盛隆和道:「自然是行刺奇王。」
一個板上釘釘的罪名,但覓瑜想聽的不是這個。
她道:「行刺也是有原因的,夫君準備用什麼說法?」私下鍊金被撞破肯定不行,他在之前的態度已經表明了,他不想讓外人知曉此事。

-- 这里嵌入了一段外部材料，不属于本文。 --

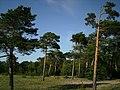 Соскновый бор на острове Ягры - panoramio.jpg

「不用什麼說法,」他道,「行刺奇王這個理由已經足夠了,再多的,旁人沒必要知道,也沒有資格知道。」
還能這樣?
覓瑜驚訝不已,遲疑道:「這麼做……不會引起他人猜測嗎?」
盛隆和滿不在乎:「猜測又如何?猜測了,他們就敢質疑我的決定,認為陳至堅是被冤枉的,這是一個莫須有的罪名嗎?」
也是,他是太子,行事不必顧忌他人想法,甚至他現在的身份是奇王,比太子更加隨心所欲,不需要名正言順。
且,有的時候,說比不說的含義更深,讓人浮想聯翩。
想明白了這一點,覓瑜就不再抱有疑惑,取而代之的是感嘆,心想,他當真是思慮周全,無論何時何地,都能迅速冷靜下來,想出萬全的應對之法。
面對這樣的他,守明道人敗得不冤。
她問出最後一個問題:「所以,現在事情已經全部了結了?」
「不算全部,還有一些事要等到回宮後再處理。」盛隆和道。
「不過太乙宮是安分了,想來,有了這樣一份前車之鑑,其他人就是有什麼心思,也不敢在我面前生事。」
聞言,覓瑜感到一陣輕鬆,雖然她在這件事上沒有出多少力,但歡喜的心是十足的,一時笑意嫣然:「太好了。」
她說著,想起一件事,又解開了一個疑惑:「難怪你之前離宮時,百般不放心留我一人在這裡,我還道你太謹慎了,原來是這麼個緣故。」
「這麼一想,你當時的擔心很有必要,安排一半暗衛的舉動也很合理。」
「可你怎麼不同我說一聲?」她故作不滿地嬌嗔,「讓我就這樣無知無覺地待著……萬一出了什麼事,而我又什麼都不知道,錯過最佳的應對時機怎麼辦?」
「是我不好,」盛隆和用掌心摩挲著她的臉龐,「但我不想讓你感到害怕,如果我說了,留你一人在這裡胡思亂想,豈不更加是錯?」
「況且,當時的我雖然不放心你,但對於護衛的部署還是有點信心的,若是他們都無法保護你,這天底下就沒有安全的地方了。」
好吧,她又被他說服了,他總是這樣有理。
不過她本來就沒有想指責他,只想向他撒個嬌,而且他說得很對,他給她留了全部的護衛、一半的暗衛,將庭院守得鐵桶一塊,足以保證她的安全。
但她不願在口頭上落下風,嘟唇道:「那你也還是不好,又瞞了我一件事。你不是說,從今往後再不瞞我嗎?怎麼全不算數?你到底是不是真心的?」
盛隆和溫柔一笑:「自然是真心的。」